House Agriculture Chairman David Scott on Thursday said the 2023 farm bill should address the barriers small businesses and Black entrepreneurs face when trying to start legal cannabis companies under state law.
Those barriers include high startup costs, underfunded state social equity programs and the lack of access to banking, Amber Littlejohn, executive director of the Minority Cannabis Business Association, told Scott and other members of the House Financial Services Subcommittee on Consumer Protections and Financial Institutions.
“Here we are, the fastest growing agricultural product, between hemp and cannabis,” said Scott, D-Ga. “We’re also going into our farm bill. We’ve got to address this issue. We can no longer hide it.”
Congress has previously used the legislation that reauthorizes agriculture and nutrition programs to address the legal status of cannabis. The 2018 farm law made it legal to grow hemp, derived from the cannabis plant, as an agricultural crop.
However, jurisdiction over policies addressing cannabis cut across committees, potentially complicating Scott’s efforts. In his role as Senate majority leader in 2018, Mitch McConnell, R-Ky., had to fend off opposition from Sen. Charles E. Grassley, R-Iowa, then chairman of the Senate Judiciary Committee, to include the hemp provisions.
Scott pressed Littlejohn on the barriers to entry that small and minority farmers face trying to get into the cannabis industry.
Littlejohn said state-sponsored social equity programs designed to help minority communities harmed by drug policies in the past get a foothold in the cannabis industry have fallen short. Only 15 of the 37 states with legal recreational- or medical-use marijuana programs have equity programs, and none of those are well-funded enough to defray the high startup costs, Littlejohn said.
“What we’ve seen is they’re rolling out these equity programs, but the funding is not there,” Littlejohn said. “There is a clock ticking on the amount of time that people have to get their businesses up and running.”
In Scott’s state of Georgia, would-be cannabis business owners must pay $200,000 just to apply for a license to grow or process the substance, Littlejohn said. Only four African Americans applied for licenses, and the state approved none of them, she said.
Pandemic relief
Meanwhile, Subcommittee Chairman Ed Perlmutter, D-Colo., and Rep. Ayanna S. Pressley, D-Mass., criticized the exclusion of cannabis businesses from federal pandemic relief provided to other small businesses.
“This exclusion has added insult to injury. Ensuring Black and brown folks can start and sustain cannabis businesses is a matter of economic and racial justice,” Pressley said. The criticism comes as another small business relief package to attach to the delayed fiscal 2022 appropriations package is taking shape in the Senate.
Littlejohn said the pandemic hit minority-owned cannabis businesses hard.

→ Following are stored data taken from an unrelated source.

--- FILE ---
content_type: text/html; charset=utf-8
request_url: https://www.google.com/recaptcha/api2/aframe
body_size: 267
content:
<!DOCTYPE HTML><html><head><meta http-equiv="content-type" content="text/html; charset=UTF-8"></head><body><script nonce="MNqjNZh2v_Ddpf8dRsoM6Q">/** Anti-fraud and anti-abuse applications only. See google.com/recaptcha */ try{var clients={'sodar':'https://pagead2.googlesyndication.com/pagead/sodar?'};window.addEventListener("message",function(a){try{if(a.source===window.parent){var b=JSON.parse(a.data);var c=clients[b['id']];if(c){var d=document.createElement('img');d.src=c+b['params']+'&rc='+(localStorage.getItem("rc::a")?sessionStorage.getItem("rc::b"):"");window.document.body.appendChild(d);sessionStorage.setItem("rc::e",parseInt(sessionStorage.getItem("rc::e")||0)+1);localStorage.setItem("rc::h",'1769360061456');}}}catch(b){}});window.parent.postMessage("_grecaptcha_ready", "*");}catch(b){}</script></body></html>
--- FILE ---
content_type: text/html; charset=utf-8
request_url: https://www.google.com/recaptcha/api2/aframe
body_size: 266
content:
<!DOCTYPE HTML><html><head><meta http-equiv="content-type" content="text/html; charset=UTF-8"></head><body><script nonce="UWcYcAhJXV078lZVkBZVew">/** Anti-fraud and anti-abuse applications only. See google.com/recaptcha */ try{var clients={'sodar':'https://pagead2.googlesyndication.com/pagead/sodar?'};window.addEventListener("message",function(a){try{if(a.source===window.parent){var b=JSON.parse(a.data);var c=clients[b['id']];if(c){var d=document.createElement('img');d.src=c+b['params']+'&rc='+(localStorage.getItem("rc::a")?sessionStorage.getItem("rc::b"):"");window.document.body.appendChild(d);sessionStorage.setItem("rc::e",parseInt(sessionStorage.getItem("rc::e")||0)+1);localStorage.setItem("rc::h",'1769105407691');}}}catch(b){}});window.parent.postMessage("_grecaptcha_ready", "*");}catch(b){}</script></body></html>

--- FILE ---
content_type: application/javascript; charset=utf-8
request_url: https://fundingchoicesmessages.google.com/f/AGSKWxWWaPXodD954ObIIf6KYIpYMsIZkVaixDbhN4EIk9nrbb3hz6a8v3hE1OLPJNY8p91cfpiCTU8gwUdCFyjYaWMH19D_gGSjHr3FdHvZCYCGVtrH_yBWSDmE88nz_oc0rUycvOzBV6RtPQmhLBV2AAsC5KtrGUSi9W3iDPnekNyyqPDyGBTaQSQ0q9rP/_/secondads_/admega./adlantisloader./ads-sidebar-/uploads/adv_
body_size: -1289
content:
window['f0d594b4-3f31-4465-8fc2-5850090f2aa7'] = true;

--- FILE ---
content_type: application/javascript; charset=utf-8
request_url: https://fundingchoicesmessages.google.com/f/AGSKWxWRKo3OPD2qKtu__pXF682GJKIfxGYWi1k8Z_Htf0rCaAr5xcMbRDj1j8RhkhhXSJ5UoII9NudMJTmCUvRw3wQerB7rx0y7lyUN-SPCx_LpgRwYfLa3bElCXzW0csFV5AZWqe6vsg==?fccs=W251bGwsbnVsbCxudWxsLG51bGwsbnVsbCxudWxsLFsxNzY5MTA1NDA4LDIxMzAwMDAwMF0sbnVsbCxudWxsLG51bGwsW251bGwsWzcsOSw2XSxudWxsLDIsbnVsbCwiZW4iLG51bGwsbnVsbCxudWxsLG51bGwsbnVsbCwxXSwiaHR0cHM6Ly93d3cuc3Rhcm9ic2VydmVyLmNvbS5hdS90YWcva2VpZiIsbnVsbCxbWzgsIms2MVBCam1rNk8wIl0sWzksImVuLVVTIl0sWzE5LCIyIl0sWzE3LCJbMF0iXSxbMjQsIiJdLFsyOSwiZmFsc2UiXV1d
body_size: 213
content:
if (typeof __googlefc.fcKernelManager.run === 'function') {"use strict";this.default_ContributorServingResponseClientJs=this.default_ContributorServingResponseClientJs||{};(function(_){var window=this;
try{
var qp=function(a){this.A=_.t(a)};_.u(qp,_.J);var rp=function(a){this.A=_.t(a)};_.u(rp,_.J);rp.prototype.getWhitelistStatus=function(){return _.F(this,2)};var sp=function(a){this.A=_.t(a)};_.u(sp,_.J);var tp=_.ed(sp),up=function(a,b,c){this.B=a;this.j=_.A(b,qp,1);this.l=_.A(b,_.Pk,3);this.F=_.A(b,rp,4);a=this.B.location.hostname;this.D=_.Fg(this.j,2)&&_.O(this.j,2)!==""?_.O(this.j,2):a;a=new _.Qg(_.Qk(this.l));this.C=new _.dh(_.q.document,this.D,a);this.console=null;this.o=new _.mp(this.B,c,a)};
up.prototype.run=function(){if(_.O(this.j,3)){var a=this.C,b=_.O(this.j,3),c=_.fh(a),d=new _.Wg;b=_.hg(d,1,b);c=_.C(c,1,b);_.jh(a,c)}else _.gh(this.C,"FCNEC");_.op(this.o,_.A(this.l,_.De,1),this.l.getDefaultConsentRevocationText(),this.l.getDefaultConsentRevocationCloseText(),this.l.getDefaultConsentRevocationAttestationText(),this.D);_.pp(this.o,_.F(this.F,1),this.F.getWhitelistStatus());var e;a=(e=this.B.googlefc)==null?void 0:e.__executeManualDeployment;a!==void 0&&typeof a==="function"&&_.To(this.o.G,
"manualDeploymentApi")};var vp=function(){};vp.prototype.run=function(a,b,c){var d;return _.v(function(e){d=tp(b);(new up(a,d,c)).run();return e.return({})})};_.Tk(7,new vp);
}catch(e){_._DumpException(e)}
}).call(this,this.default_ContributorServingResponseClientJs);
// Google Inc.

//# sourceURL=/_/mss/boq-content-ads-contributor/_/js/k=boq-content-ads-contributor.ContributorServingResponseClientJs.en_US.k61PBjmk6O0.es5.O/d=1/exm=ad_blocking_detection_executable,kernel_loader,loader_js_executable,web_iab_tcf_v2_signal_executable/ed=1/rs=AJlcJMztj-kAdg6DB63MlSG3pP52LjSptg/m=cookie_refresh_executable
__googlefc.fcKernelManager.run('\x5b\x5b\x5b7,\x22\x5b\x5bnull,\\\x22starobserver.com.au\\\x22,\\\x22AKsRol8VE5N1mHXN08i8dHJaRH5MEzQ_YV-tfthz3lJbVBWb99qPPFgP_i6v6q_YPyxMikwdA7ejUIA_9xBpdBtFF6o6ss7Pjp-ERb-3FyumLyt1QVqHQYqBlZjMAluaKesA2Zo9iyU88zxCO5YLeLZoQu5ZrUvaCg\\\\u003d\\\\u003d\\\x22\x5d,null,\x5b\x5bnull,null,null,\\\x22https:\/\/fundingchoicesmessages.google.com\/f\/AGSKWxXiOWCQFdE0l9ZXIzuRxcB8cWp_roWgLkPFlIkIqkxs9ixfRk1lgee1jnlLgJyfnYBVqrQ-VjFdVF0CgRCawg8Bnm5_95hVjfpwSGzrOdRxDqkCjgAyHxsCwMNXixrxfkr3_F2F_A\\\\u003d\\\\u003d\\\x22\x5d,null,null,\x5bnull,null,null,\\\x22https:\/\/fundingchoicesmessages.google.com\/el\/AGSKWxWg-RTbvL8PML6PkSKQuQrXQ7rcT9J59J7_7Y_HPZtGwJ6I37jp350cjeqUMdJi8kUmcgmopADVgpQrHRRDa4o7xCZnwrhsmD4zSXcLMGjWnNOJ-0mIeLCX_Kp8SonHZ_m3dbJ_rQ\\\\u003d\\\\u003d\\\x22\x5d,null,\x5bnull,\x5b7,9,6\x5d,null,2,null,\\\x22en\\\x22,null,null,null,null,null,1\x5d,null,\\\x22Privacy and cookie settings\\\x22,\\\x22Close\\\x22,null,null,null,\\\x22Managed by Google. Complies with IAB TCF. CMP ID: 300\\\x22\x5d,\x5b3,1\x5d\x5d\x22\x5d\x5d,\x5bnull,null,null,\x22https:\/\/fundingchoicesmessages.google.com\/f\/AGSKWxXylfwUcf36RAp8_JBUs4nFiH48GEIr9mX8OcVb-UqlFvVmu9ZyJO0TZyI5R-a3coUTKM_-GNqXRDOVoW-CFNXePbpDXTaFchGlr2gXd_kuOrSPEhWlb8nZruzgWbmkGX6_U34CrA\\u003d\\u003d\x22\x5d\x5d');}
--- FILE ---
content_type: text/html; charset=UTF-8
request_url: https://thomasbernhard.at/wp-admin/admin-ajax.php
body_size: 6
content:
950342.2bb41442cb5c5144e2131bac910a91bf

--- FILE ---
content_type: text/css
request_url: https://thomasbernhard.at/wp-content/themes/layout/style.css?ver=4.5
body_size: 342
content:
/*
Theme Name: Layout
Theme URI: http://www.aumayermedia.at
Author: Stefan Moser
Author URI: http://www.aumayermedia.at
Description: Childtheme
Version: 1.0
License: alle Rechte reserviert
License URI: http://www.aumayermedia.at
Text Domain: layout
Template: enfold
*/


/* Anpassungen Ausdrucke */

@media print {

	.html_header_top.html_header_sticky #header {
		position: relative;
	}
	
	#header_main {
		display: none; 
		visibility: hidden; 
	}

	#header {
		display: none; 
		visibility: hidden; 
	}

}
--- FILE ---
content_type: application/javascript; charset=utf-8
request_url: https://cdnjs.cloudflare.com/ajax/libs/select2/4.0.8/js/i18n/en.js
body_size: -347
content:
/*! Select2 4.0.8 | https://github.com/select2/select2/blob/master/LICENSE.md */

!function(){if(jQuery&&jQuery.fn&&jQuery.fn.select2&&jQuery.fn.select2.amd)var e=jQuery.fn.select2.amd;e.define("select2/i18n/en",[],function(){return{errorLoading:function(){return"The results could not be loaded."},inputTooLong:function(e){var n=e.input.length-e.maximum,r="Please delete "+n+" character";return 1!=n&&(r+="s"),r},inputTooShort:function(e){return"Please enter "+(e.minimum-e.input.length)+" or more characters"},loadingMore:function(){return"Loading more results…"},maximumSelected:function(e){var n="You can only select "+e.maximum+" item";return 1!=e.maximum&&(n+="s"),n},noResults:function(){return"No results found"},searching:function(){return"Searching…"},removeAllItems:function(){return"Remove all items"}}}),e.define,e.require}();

“The pandemic has hit all minority businesses hard, but it has been especially hard on minority cannabis businesses that really don’t have anywhere to turn for resources,” she said. “It is really a dire situation. If we don’t get the resources now, many minority businesses are just not going to make it to legalization. They won’t make it to the end of the year.”
Perlmutter said federal restrictions cutting the cannabis industry off from banking and financial services exacerbated pandemic hardships.
“Not only must these businesses contend with the ongoing pandemic and other economic uncertainties without being eligible for any federal small business aid, but they must do so while being shut out of the banking system,” he said. “Forcing this industry to do business in all-cash is turning into a public safety nightmare.”
The House has passed Perlmutter’s legislation to remove those restrictions six times, both as a standalone bill and provision attached to other packages. Each time, it has faltered in the Senate.